There are three other important differences between loess and the typical bin smoother. The first is that rather than keeping the bin size the same, loess keeps the number of points used in the local fit the same. This number is controlled via the span argument which expects a proportion. For example, if N is the number of data points and span=0.5, then for a given $x$ , loess will use the 0.5*N closest points to $x$ for the fit. The second difference is that, when fitting the parametric model to obtain $f(x)$, loess uses weighted least squares, with higher weights for points that are closer to $x$. The third difference is that loess has the option of fitting the local model robustly. An iterative algorithm is implemented in which, after fitting a model in one iteration, outliers are detected and downweighted for the next iteration. To use this option, we use the argument family="symmetric".

Exercises

  1. Generate the following data:
n = 10000
set.seed(1)
# Generate a sample of heights for a mixed population of men and women
men = rnorm(n,176,7) #height in centimeters
women = rnorm(n,162,7) #height in centimeters
# Assign a class label to each height generated above (0: men, 1:women)
y = c(rep(0,n),rep(1,n))
x = round(c(men,women))
## mix it up
ind = sample(seq(along=y))
y = y[ind]
x = x[ind]

Set the seed at 5, set.seed(5) and take a random sample of 250 from:

set.seed(5)
N = 250
# Take a sample of size N=250 individuals from our mixed population
ind = sample(length(y), N)
# Remember that `Y` contains the labels that identify if the individual is a
# man or a woman.
Y = y[ind]
# And `X` contains the heights if those individuals.
X = x[ind]

Use loess to estimate f(x) = E(Y |X = x) using the default parameters.

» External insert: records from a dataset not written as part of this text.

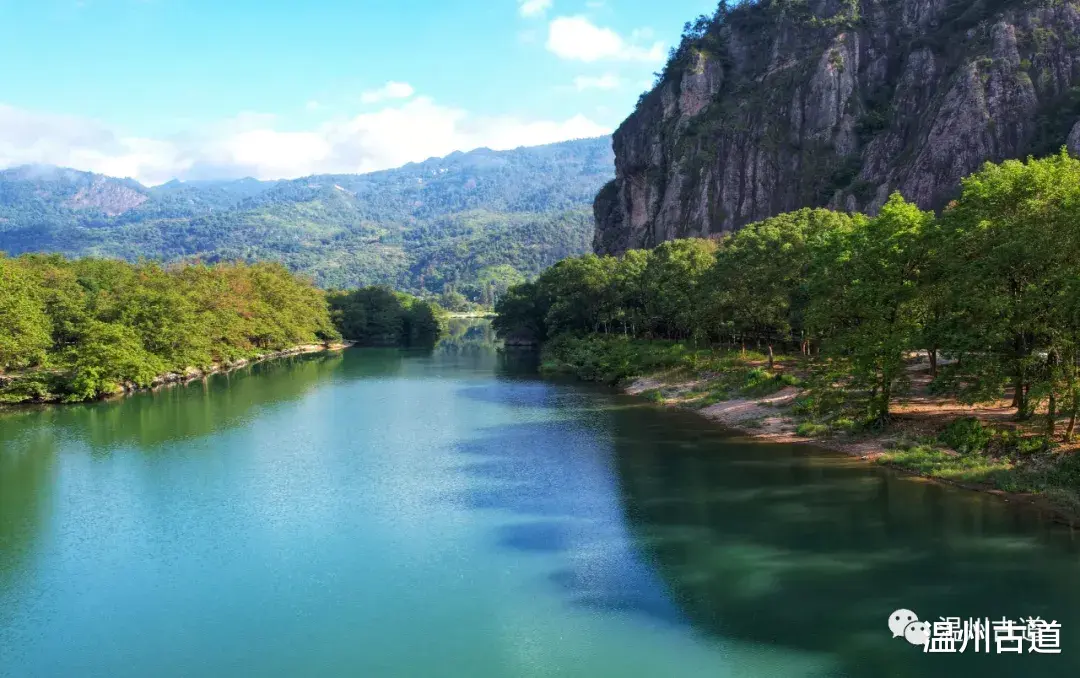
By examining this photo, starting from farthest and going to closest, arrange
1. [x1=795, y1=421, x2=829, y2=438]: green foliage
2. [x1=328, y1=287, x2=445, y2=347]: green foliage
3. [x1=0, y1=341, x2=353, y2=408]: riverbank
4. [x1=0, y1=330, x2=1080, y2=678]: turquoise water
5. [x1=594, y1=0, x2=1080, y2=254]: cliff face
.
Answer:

What is the predicted f(168)?

Solution

# Fit a LOESS model to predict if an individual is a man or a woman using
# its height as predictor.
fit <- loess(Y~X)
# Generate a grid on the height axis to plot the model fitted above
newx <- seq(min(X),max(X),len=45)
# Predict if the individual is a man or a woman according to the heights on
# our `newx` grid
hat <- predict(fit, newdata=data.frame(X=newx))
mypar()
plot(X,Y)
names(hat) <- round(newx,1)
lines(newx,hat)
# Lets check what is the predicted label for an individual whos height is
# 168 cm. A label closer to 0 (< 0.5) would be an insight that the
# individual is a man, whereas a label closer to 1 (> 0.5) would indicate
# that the individual is a woman.
hat['168']
  1. The loess estimate above is a random variable. We can compute standard errors for it. Here we use Monte Carlo to demonstrate that it is a random variable. Use Monte Carlo simulation to estimate the standard error of your estimate of f (168).

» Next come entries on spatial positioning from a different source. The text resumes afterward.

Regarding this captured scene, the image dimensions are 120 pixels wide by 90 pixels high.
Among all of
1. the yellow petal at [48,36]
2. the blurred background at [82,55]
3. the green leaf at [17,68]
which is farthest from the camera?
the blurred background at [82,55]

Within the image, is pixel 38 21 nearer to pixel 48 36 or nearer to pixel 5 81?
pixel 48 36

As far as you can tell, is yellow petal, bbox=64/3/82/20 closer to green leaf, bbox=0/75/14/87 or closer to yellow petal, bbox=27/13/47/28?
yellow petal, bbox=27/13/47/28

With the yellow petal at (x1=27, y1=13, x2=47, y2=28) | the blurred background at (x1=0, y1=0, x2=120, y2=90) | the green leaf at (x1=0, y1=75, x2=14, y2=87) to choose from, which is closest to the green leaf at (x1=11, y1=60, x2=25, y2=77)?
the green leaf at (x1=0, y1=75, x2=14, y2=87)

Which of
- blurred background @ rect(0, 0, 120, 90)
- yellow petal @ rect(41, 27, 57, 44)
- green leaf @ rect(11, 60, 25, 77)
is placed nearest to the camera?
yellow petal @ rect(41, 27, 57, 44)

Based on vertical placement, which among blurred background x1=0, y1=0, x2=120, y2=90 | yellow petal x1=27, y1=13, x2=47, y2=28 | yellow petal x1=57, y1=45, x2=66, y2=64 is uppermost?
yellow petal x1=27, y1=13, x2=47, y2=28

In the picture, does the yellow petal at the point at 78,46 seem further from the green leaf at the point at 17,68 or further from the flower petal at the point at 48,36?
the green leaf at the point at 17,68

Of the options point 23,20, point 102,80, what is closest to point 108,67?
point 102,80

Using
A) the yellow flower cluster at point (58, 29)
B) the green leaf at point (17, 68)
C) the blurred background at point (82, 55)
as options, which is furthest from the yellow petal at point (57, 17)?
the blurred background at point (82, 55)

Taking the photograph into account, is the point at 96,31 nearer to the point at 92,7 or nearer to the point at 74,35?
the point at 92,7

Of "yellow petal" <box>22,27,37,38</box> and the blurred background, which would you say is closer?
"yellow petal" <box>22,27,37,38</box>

Set the seed to 5, set.seed(5) and perform 10000 simulations and report the SE of the loess based estimate.

Solution

set.seed(5)
B <- 10000
N <- 250
newx <- seq(min(X),max(X),len=45)
res <- replicate(B, {
  ind = sample(length(y),N)
  Y = y[ind]
  X = x[ind]
  # The model fitted by LOESS will be different according to the data used
  # to fit it, so we need to fit it again to each new random sample.
  fit <- loess(Y~X)
  hat <- predict(fit, newdata=data.frame(X=newx))
  names(hat) <- round(newx,1)
  # Because the model is different, the predicted label for a specific
  # height will be different too. We are focused to know how much that
  # prediction will vary.
  return(hat['168'])
})
names(res) <- NULL
# Compute the Standard Error (SE) of the label estimation
popsd(res)

Key Points

  • The smoothing methods work well when used inside the range of predictor values seen in the training set, however them are not suitable for extrapolation the prediction outside those ranges.